(Spatial relationship records)
——————
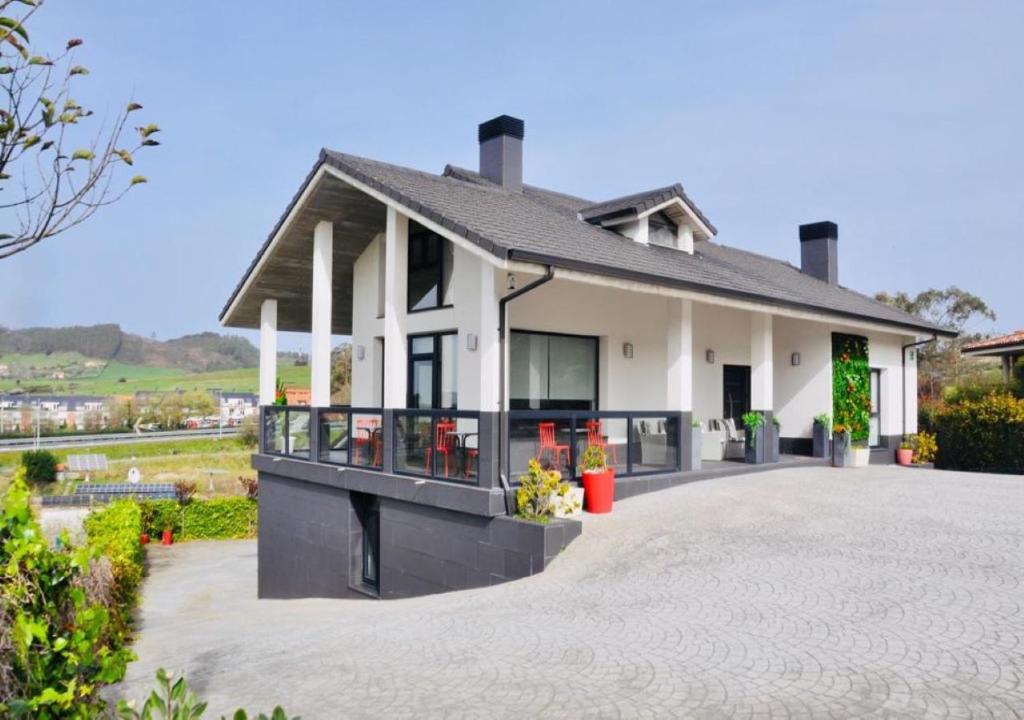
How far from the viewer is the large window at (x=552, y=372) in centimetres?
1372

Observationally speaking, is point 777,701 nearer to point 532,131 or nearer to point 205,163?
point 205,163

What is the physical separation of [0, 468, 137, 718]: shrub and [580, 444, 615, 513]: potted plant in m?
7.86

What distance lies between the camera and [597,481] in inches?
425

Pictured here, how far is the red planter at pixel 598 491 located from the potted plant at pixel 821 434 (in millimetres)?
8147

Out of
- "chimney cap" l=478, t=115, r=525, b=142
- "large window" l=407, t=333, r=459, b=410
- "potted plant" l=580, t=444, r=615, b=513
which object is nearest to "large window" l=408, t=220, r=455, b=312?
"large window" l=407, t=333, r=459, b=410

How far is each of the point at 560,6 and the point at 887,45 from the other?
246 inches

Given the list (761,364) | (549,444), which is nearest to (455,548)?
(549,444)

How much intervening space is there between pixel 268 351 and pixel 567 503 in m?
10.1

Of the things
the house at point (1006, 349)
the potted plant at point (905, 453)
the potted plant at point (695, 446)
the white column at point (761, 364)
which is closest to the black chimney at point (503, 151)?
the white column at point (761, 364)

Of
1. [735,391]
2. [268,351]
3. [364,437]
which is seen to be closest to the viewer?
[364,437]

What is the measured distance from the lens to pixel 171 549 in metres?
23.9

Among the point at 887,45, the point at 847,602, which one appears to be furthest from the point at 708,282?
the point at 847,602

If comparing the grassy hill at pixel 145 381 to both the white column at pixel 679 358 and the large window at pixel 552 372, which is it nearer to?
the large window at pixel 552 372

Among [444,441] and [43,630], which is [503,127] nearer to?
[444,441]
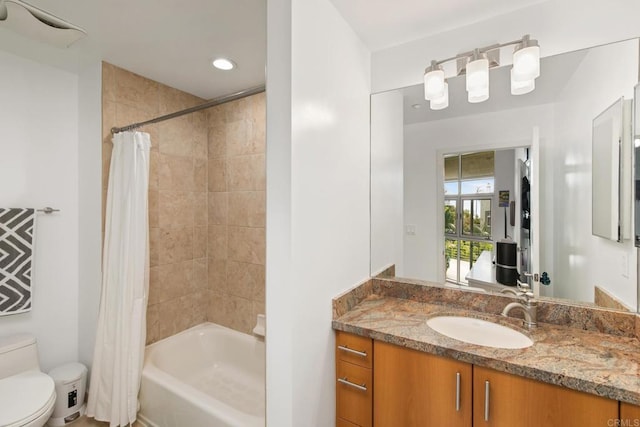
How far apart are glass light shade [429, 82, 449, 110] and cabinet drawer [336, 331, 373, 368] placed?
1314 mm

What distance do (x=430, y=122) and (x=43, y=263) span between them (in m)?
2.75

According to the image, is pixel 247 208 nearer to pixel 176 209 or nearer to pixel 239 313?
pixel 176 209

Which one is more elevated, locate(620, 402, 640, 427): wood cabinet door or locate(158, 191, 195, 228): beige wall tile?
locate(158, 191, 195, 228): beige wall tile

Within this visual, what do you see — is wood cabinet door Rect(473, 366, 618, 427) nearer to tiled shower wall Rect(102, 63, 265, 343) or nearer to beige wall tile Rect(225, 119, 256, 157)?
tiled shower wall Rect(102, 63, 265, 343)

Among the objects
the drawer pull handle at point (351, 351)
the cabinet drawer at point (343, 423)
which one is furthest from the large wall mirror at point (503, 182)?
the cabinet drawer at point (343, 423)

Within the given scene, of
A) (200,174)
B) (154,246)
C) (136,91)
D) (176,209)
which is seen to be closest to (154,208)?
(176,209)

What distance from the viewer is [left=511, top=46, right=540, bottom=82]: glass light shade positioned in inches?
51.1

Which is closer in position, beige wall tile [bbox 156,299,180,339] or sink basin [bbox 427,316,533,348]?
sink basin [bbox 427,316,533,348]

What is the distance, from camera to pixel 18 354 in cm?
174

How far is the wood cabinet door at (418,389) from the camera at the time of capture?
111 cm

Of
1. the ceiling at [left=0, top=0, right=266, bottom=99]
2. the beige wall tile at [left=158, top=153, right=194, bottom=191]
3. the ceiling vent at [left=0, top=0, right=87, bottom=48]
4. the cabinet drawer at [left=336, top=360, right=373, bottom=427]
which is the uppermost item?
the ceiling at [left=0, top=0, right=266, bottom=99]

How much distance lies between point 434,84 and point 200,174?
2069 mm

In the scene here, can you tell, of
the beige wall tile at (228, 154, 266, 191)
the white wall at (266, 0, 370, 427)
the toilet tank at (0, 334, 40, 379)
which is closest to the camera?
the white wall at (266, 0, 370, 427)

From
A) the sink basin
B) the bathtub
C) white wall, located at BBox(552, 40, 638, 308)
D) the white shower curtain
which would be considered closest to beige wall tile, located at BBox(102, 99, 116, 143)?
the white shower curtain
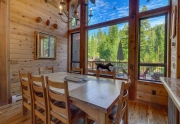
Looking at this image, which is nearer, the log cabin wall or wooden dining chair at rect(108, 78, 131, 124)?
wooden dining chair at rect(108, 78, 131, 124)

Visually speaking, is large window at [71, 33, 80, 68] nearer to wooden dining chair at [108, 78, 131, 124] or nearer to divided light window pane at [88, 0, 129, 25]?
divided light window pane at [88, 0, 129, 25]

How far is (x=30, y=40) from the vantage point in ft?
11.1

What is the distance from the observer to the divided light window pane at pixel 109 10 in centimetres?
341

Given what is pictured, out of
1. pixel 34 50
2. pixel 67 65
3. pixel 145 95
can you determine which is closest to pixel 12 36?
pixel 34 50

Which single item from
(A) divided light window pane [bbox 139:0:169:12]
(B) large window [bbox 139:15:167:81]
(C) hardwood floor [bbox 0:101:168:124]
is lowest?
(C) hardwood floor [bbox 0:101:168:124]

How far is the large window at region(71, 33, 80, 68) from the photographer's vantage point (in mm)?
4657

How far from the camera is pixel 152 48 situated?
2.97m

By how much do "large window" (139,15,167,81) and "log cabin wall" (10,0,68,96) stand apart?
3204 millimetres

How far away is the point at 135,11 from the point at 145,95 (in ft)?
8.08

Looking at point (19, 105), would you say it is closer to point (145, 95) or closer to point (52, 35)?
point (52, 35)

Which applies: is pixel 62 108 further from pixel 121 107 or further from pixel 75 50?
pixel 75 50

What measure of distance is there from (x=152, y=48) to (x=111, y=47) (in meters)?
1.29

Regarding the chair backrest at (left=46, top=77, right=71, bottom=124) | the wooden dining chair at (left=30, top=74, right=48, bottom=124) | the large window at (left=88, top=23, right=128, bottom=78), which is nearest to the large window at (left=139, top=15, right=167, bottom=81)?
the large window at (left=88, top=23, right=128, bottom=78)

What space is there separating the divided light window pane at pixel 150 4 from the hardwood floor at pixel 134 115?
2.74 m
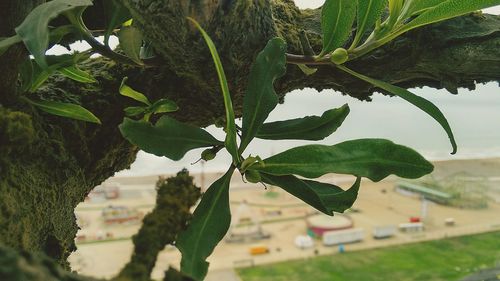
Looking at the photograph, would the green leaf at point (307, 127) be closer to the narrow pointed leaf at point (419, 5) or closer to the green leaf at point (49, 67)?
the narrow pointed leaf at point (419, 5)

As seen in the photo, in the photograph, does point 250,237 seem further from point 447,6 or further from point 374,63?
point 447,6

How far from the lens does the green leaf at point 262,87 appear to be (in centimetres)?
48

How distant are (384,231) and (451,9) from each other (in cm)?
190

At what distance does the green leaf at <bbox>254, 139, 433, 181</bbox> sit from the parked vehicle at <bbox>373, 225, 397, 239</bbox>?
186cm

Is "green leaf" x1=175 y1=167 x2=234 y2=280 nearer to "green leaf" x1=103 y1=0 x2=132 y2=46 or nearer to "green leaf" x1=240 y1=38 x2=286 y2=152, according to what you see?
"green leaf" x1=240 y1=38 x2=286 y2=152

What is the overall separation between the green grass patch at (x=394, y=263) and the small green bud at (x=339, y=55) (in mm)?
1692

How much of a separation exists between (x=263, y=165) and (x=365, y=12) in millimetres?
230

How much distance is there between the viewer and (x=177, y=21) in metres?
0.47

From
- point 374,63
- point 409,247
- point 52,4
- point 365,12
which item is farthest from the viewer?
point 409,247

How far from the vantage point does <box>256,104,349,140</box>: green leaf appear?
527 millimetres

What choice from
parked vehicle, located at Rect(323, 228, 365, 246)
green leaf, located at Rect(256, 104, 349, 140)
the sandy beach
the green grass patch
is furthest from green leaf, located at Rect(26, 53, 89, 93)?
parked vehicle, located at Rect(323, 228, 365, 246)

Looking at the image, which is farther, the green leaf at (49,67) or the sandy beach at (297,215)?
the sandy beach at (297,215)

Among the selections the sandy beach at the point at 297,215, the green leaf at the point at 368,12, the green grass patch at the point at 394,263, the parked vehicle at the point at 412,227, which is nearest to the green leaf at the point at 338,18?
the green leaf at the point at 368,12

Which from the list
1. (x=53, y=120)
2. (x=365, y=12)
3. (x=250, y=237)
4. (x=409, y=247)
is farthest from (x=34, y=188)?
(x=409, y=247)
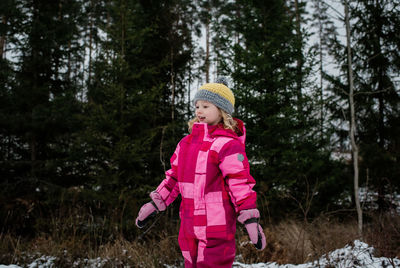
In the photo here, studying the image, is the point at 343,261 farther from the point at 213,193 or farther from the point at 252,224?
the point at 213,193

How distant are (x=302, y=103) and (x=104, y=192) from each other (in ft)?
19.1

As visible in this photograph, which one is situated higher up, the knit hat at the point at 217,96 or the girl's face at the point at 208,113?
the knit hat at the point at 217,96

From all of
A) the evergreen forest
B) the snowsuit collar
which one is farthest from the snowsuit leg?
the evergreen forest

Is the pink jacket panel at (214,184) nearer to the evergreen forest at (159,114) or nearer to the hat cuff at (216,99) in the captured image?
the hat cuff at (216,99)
——————
Write out again the lines from the one with "Which from the list" through the end of the records exactly, without any of the pictures.

Which from the list
1. (x=53, y=120)
2. (x=365, y=12)
3. (x=250, y=237)
4. (x=409, y=247)
is farthest from (x=34, y=188)?
(x=409, y=247)
In the photo here, studying the image, is the point at 343,261 farther from the point at 213,193 or farther from the point at 252,224?
the point at 213,193

How distant are (x=302, y=103) and (x=104, y=192) from each other (in ft)?
19.1

As visible in this photograph, which one is situated higher up, the knit hat at the point at 217,96 or the girl's face at the point at 208,113?
the knit hat at the point at 217,96

From all of
A) the evergreen forest
B) the snowsuit collar
which one is farthest from the snowsuit leg?
the evergreen forest

Is the pink jacket panel at (214,184) nearer to the evergreen forest at (159,114) or nearer to the hat cuff at (216,99) in the captured image?
the hat cuff at (216,99)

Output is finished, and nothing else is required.